Vijay Hazare Trophy: Dhoni wins hearts but Bengal win semi-final
Photo: Twitter
New Delhi: Mahendra Singh Dhoni enthralled one and all with some breathtaking sixes but a young Bengal side put up a spirited display to beat Jharkhand by 41 runs and enter the Vijay Hazare final here today.
They will meet Tamil Nadu in the final.
Bengal had lost to Dinesh Karthik and Co. in the two successive finals in 2008-09 and 2009-10.
Riding on twin hundreds by Abhimanyu Easwaran (101) and Shreevats Goswami (101) and a blistering 75 from skipper Manoj Tiwary, Bengal scored an imposing 329 for four in 50 overs.
But one of the greatest finishers of the game, Dhoni took the battle back to the enemy camp, hitting 70 off 62 balls, before they were bundled out for 288 in 50 overs.

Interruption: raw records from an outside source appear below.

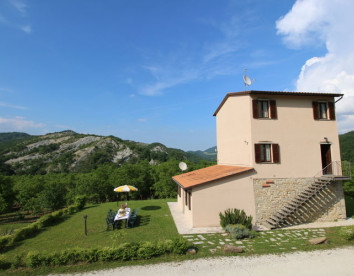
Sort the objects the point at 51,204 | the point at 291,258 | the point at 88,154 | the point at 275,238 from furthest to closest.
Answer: the point at 88,154 → the point at 51,204 → the point at 275,238 → the point at 291,258

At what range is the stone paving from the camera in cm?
840

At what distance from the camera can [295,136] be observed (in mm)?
12727

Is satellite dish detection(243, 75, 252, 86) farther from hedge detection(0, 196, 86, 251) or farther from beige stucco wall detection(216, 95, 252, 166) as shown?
hedge detection(0, 196, 86, 251)

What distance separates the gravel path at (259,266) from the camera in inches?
250

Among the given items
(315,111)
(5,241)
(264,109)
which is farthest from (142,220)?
(315,111)

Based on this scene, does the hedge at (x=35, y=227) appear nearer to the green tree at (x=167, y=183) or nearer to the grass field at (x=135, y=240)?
the grass field at (x=135, y=240)

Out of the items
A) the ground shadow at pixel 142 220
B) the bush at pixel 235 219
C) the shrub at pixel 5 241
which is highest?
the bush at pixel 235 219

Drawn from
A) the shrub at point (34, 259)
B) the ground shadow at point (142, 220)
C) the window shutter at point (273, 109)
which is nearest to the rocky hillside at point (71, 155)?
the ground shadow at point (142, 220)

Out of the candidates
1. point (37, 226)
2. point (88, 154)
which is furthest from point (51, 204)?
point (88, 154)

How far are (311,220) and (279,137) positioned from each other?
5.66 meters

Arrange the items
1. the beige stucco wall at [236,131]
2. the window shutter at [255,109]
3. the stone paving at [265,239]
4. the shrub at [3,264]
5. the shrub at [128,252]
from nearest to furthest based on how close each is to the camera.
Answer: the shrub at [3,264], the shrub at [128,252], the stone paving at [265,239], the window shutter at [255,109], the beige stucco wall at [236,131]

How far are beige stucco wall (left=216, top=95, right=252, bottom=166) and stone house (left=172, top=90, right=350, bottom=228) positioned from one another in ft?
0.23

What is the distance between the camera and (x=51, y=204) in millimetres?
22172

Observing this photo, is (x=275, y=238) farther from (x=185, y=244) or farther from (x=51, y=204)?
(x=51, y=204)
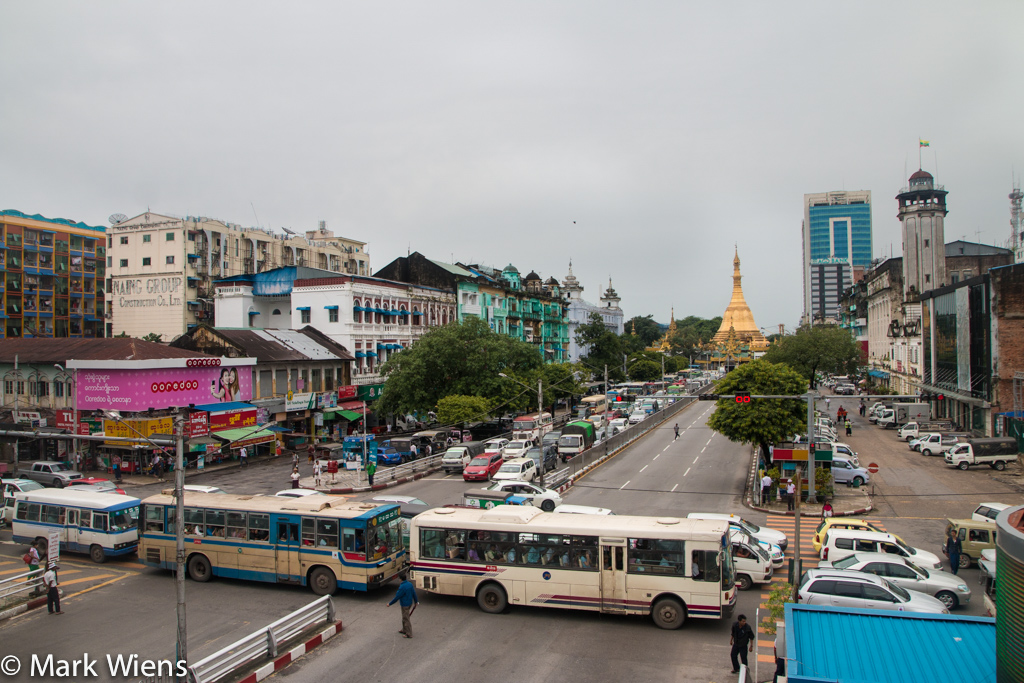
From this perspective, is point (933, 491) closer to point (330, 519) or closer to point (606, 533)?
point (606, 533)

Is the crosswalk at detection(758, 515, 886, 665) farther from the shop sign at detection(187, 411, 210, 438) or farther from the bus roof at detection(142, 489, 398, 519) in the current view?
the shop sign at detection(187, 411, 210, 438)

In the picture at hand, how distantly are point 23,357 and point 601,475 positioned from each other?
3711cm

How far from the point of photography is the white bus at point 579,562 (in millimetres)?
15742

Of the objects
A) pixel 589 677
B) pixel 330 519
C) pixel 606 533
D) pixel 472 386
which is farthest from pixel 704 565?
pixel 472 386

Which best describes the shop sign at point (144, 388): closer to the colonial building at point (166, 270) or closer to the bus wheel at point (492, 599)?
the colonial building at point (166, 270)

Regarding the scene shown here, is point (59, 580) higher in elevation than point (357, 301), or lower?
lower

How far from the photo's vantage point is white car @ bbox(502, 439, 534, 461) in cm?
4022

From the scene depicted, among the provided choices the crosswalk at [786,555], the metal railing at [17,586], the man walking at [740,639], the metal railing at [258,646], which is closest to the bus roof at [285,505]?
the metal railing at [258,646]

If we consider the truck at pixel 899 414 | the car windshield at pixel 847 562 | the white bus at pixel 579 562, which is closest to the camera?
the white bus at pixel 579 562

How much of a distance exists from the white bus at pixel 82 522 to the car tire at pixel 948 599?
23043 mm

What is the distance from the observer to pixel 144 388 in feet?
133

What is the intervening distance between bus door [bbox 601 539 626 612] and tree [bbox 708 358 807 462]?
61.1 ft

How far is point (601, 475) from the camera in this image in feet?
126

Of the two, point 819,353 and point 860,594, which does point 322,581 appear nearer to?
point 860,594
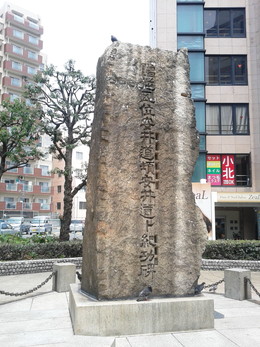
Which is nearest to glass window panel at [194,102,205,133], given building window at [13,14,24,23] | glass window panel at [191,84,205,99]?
glass window panel at [191,84,205,99]

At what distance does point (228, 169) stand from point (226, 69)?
7.15m

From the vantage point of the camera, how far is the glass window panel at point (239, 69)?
24891 millimetres

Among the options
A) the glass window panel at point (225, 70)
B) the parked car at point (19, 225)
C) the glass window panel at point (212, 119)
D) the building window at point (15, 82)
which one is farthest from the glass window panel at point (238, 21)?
the building window at point (15, 82)

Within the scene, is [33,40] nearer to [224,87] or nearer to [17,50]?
[17,50]

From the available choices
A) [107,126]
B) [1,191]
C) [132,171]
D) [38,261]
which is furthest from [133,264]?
[1,191]

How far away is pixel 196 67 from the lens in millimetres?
24469

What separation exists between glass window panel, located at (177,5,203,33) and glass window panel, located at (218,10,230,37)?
4.87 ft

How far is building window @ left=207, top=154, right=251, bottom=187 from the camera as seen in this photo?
944 inches

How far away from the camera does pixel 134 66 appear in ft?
19.0

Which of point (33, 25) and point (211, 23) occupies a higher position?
point (33, 25)

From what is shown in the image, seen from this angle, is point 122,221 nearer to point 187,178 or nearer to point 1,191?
point 187,178

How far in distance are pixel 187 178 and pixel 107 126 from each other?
154 centimetres

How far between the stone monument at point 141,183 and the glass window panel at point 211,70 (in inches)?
794

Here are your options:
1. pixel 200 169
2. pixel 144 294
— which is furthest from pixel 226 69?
pixel 144 294
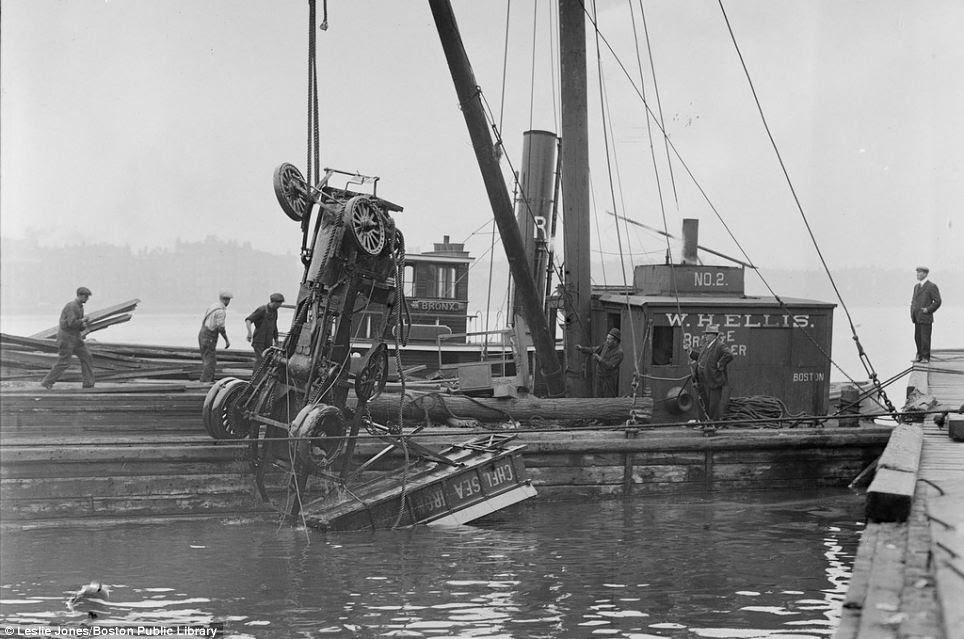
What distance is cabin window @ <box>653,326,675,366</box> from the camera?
503 inches

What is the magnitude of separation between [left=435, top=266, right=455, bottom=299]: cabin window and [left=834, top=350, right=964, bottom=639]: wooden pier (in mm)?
10153

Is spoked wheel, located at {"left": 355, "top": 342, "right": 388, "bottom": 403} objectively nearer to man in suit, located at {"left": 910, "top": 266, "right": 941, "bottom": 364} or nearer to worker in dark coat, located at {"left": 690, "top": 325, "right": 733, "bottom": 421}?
worker in dark coat, located at {"left": 690, "top": 325, "right": 733, "bottom": 421}

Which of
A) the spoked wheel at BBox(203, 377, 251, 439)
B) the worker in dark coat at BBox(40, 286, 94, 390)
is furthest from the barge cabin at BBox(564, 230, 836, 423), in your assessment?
the worker in dark coat at BBox(40, 286, 94, 390)

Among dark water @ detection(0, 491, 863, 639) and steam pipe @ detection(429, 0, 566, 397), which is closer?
dark water @ detection(0, 491, 863, 639)

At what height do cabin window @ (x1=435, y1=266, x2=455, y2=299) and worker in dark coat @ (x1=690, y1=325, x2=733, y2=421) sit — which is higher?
cabin window @ (x1=435, y1=266, x2=455, y2=299)

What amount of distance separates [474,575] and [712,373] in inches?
184

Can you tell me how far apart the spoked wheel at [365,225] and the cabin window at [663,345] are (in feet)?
15.8

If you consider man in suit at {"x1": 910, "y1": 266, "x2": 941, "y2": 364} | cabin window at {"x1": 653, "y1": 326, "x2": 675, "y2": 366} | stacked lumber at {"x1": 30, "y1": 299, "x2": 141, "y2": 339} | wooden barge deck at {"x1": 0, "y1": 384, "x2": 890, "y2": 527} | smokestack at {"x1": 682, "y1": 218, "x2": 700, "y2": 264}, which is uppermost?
smokestack at {"x1": 682, "y1": 218, "x2": 700, "y2": 264}

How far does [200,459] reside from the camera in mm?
10000

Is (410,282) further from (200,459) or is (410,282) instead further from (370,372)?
(200,459)

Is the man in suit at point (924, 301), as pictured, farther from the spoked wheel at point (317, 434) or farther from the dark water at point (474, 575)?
the spoked wheel at point (317, 434)

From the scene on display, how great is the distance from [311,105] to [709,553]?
600 centimetres

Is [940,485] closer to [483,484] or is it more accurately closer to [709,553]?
[709,553]

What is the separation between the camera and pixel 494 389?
12359 mm
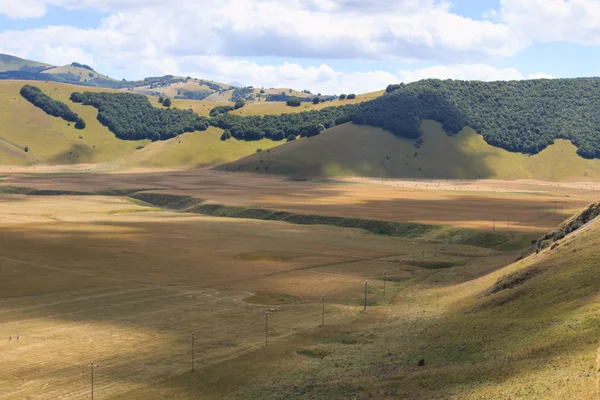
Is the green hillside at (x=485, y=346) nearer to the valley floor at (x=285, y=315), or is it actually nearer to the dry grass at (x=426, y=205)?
the valley floor at (x=285, y=315)

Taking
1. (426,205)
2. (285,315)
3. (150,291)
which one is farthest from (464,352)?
(426,205)

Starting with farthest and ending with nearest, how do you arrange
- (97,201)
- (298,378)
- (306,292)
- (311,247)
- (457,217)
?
(97,201) < (457,217) < (311,247) < (306,292) < (298,378)

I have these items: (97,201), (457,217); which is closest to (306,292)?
(457,217)

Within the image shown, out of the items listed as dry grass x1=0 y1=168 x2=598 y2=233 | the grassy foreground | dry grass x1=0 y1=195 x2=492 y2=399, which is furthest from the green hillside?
dry grass x1=0 y1=168 x2=598 y2=233

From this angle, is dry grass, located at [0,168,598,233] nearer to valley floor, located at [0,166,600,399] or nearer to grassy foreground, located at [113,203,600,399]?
valley floor, located at [0,166,600,399]

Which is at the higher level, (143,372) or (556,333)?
(556,333)

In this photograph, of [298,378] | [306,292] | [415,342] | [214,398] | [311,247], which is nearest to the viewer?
[214,398]

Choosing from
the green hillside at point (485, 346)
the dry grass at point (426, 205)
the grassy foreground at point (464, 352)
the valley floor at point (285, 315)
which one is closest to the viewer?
the green hillside at point (485, 346)

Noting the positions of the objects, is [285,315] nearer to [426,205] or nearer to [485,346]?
[485,346]

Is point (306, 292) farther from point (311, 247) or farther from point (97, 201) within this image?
point (97, 201)

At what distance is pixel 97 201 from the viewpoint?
173875mm

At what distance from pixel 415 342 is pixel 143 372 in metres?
20.7

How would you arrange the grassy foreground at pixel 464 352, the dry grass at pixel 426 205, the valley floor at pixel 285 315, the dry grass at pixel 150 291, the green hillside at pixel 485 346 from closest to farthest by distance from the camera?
the green hillside at pixel 485 346
the grassy foreground at pixel 464 352
the valley floor at pixel 285 315
the dry grass at pixel 150 291
the dry grass at pixel 426 205

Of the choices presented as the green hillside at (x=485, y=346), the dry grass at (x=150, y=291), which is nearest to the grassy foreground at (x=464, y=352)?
the green hillside at (x=485, y=346)
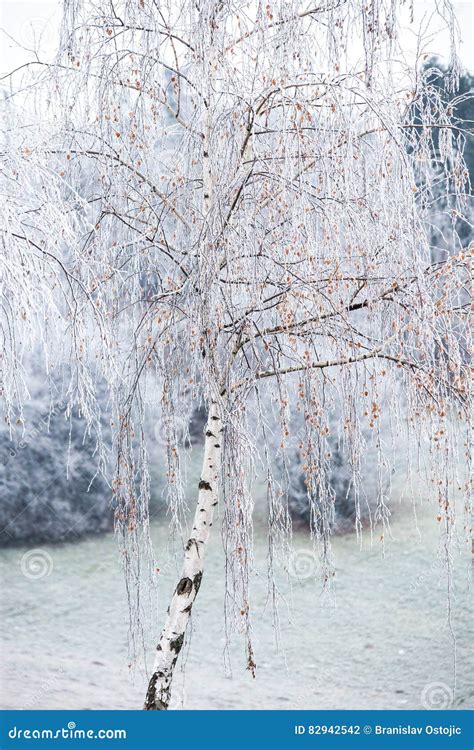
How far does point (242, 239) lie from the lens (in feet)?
9.10

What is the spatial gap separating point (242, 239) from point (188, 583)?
3.70 ft

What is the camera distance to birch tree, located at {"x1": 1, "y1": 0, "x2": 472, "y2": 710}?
2543 millimetres

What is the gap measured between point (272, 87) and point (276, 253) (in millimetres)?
506

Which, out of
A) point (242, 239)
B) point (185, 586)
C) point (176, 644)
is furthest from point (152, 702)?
point (242, 239)

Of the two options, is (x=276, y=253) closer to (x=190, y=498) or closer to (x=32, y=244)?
(x=32, y=244)

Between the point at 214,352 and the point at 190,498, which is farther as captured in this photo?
the point at 190,498

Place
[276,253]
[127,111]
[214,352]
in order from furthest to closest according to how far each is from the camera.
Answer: [127,111]
[276,253]
[214,352]

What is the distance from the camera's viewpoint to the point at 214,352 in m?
2.64

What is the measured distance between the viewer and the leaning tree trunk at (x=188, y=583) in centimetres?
294

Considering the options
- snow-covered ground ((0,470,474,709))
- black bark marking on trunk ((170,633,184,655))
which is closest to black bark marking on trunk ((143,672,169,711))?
black bark marking on trunk ((170,633,184,655))

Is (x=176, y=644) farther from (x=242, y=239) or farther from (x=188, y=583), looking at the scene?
(x=242, y=239)

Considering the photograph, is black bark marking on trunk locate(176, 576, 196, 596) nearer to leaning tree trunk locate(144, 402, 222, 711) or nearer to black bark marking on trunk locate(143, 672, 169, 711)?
leaning tree trunk locate(144, 402, 222, 711)

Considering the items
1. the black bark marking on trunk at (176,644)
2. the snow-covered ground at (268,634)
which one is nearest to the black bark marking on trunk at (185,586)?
the black bark marking on trunk at (176,644)
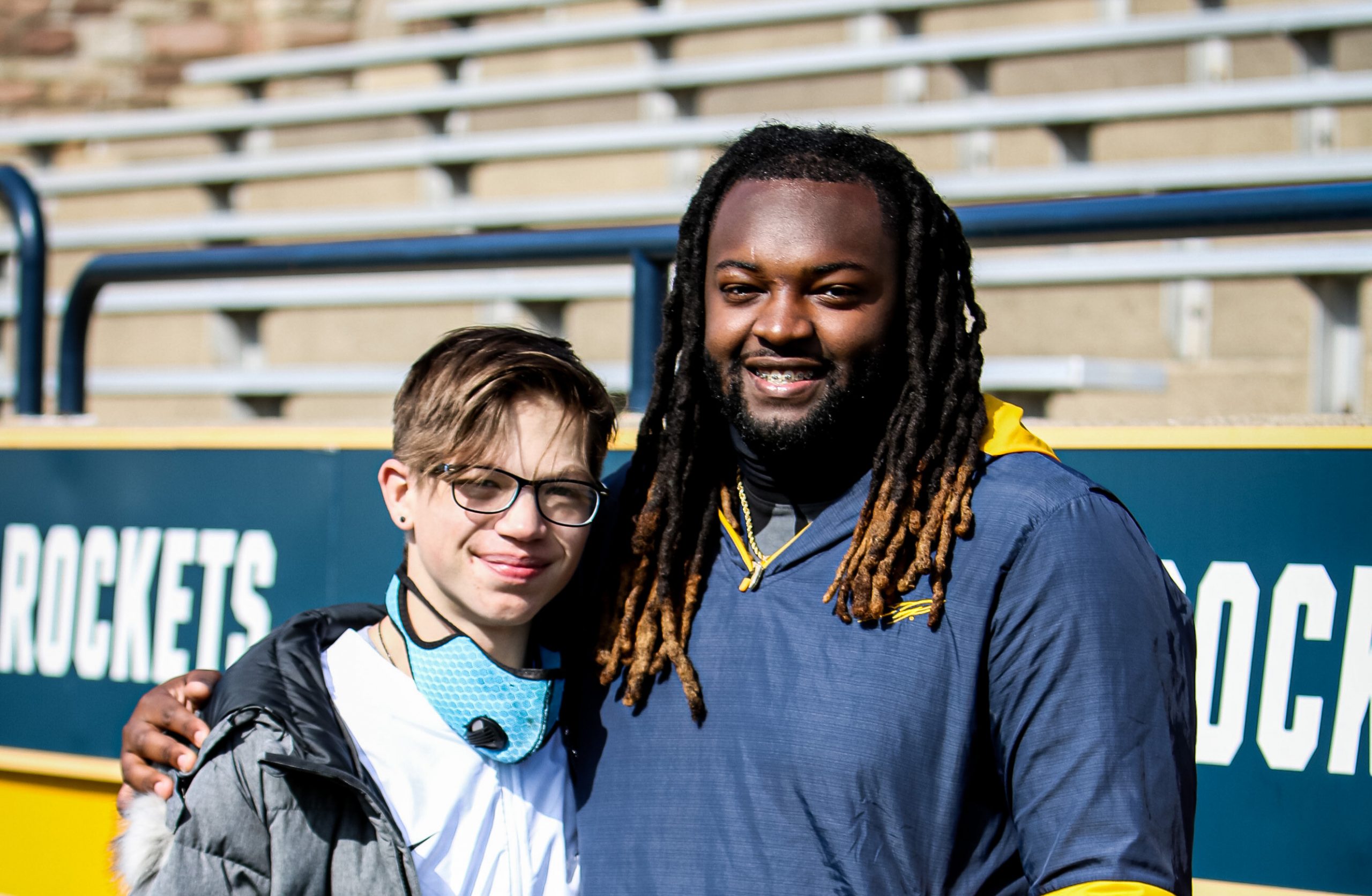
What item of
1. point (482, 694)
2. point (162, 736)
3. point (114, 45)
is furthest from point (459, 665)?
point (114, 45)

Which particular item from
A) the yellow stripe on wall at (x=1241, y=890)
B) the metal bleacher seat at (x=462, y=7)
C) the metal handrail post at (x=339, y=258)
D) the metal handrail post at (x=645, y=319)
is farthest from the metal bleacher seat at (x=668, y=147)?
the yellow stripe on wall at (x=1241, y=890)

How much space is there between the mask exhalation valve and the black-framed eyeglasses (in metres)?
0.29

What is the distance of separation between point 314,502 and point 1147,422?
1.75 meters

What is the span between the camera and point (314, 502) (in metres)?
2.94

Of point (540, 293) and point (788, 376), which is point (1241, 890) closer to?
point (788, 376)

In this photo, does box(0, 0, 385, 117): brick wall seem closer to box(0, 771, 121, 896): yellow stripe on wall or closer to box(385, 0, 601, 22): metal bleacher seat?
box(385, 0, 601, 22): metal bleacher seat

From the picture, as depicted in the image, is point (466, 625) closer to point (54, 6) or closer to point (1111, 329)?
point (1111, 329)

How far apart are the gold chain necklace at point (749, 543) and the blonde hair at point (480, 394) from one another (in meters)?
0.21

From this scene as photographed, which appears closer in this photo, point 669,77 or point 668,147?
point 668,147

The four sixes were vintage Dhoni and the 2000-odd spectators who had come to watch him in action were not disappointed. They were ecstatic when Ashoke Dinda dropped a sitter at long-off that trickled down to the boundary.
The hapless off-spinner Amir Gani watched in disbelief as Dhoni then hit him for two sixes over long-on -- the second one went 100 metres.
The pressure of scoreboard was telling but that didn't deter Dhoni from sending a Pragyan Ojha delivery into the second tier at the Ambedkar Stadium end.
He found an able ally in Ishank Jaggi (59 off 43 balls) who also played his shots at will, even as Bengal's ground fielding was exceptional led by centurion Easwaran.
Ojha (5/71) has lost some zip after a remodelled action and kept on bowling short and was repeatedly punished by Dhoni and Jaggi.
However Ojha bowled the most important delivery of his entire stint with Bengal as he got one to turn away from Dhoni clipping off bail. The match was won and lost with that single delivery from Ojha.
Jaggi was leg before in the next over from Sayan Ghosh and then the match was over with Ojha wrapping up the tail.
Earlier, skipper Tiwary sent Jharkhand pacers Varun Aaron (1/89 in 10 overs) and Rahul Shukla (0/75 in 10 overs) on a leatherhunt during the final 10 overs as Bengal piled up runs.
Tiwary's 49-ball innings had seven fours and two sixes after Easwaran and Shreevats scored identical 101 each, adding 198 runs together for the opening wicket.
While Easwaran anchored the innings with seven boundaries and a hooked six in 117 balls, Goswami had 11 fours and a six in 99 deliveries.
Goswami was more flamboyant while Easwaran was compact, which even drew applause from chairman of selectors MSK Prasad.